In my work as a liturgical music director and composer in the Catholic Church, I’ve heard many versions of the opinion, “This song is terrible!” How do we actually evaluate the quality of a song used at Mass? How might a music director select music that is “appropriate” for the Mass? I’ll be the first to say that there are songs and musical genres I like and those I don’t like.

Realizing this bias does, to a degree, affect my own music selections, I decided to find other methods besides aesthetic taste, then have conversations with people as to why I would or wouldn’t use a particular song at a liturgy. The stakes in such a dance are high: If a person of faith hears a music director speak poorly of a favorite song (one that could very well have affected the person’s faith life), there is a risk of alienation and exclusion, which runs contrary to the message of the Gospel.

So, if you find yourself ready to rant about a song, I invite you to consider grounding your argument in these three touchpoints instead.

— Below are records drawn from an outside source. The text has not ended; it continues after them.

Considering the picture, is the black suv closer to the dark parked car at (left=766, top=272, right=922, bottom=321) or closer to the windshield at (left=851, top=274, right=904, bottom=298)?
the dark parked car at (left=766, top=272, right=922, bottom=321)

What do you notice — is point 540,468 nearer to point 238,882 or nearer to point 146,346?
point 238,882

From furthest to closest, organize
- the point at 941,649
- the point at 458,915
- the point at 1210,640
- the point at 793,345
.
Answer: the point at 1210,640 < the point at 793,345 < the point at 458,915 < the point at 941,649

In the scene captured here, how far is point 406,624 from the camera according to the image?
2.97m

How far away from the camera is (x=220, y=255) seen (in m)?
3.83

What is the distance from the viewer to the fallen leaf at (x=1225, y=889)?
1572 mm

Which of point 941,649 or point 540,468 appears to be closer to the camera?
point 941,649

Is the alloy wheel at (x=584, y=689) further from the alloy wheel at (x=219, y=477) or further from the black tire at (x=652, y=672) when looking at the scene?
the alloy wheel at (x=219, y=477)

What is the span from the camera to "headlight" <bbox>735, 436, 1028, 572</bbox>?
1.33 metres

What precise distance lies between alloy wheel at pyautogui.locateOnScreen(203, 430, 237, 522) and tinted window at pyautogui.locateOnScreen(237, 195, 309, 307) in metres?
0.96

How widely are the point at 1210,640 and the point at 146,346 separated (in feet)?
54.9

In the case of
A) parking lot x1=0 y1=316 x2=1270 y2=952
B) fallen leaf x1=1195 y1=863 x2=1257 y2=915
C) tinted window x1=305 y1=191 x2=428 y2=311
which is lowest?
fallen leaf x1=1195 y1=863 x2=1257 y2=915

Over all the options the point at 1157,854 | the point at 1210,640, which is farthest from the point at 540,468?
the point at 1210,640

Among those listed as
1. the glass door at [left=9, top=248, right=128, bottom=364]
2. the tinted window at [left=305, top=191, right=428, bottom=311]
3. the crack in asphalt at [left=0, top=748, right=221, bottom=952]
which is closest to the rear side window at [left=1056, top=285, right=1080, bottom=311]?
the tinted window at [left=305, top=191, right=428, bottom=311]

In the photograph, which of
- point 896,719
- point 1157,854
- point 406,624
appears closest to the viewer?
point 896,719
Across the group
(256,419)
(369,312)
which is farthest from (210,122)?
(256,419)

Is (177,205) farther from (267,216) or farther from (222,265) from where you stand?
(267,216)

  1. What are the lyrics communicating? If the song has original lyrics, does it make statements that perhaps fall outside of the Catholic tradition? For example, stating that we change the world by receiving communion is quite different from saying that we are empowered to change the world through grace found in the Eucharist. One of the trickiest ones I’ve encountered is seeing lyrics that talks about loving Jesus, but is ambiguous in communicating what kind of love that is. Ultimately, are the lyrics calling us into deeper communion with one another and with God? How?

  2. Does the music bring out deeper meaning of the lyrics? If the lyrics of a psalm speak of crying out to God with joy, and the music is a slow, dark chorale in a minor key, does that music help us enter more deeply into the lyrics? What about a lament in which the music is fast, syncopated, and exciting? If the Scripture readings for the liturgy are about the Holy Spirit and none of the songs used at that Mass mention the Spirit, how is the music helping us reflect on the Holy Spirit? Ultimately, does the music work with the liturgy’s sacred scripture in such a way that it calls us into deeper contemplation, prayer, and community?

  3. Is the harmonic structure of the song faithful to the tradition from where it comes? This one is a bit more technical. If a song is written using Western harmonic tradition (e.g., most American and European music), there are well-defined rules of harmonic progression, voice part leading, counterpoint, and arrangement that master composers such as Bach and Beethoven used. While rules are broken all the time in composition (and oftentimes to good effect), composers that understand the music theory and make modifications with deep purpose tend to have the best results. If someone is simply unaware of the rules and doesn’t follow them, there is a higher risk of creating a song that doesn’t quite work structurally.

Of course, there are more considerations to contemplate. Hopefully, the three I introduced can begin to help focus personal reflections and conversations around liturgical music from, “I can’t stand this song!” to “Let’s talk about how this song moves us (or doesn’t move us) to be greater disciples of love.”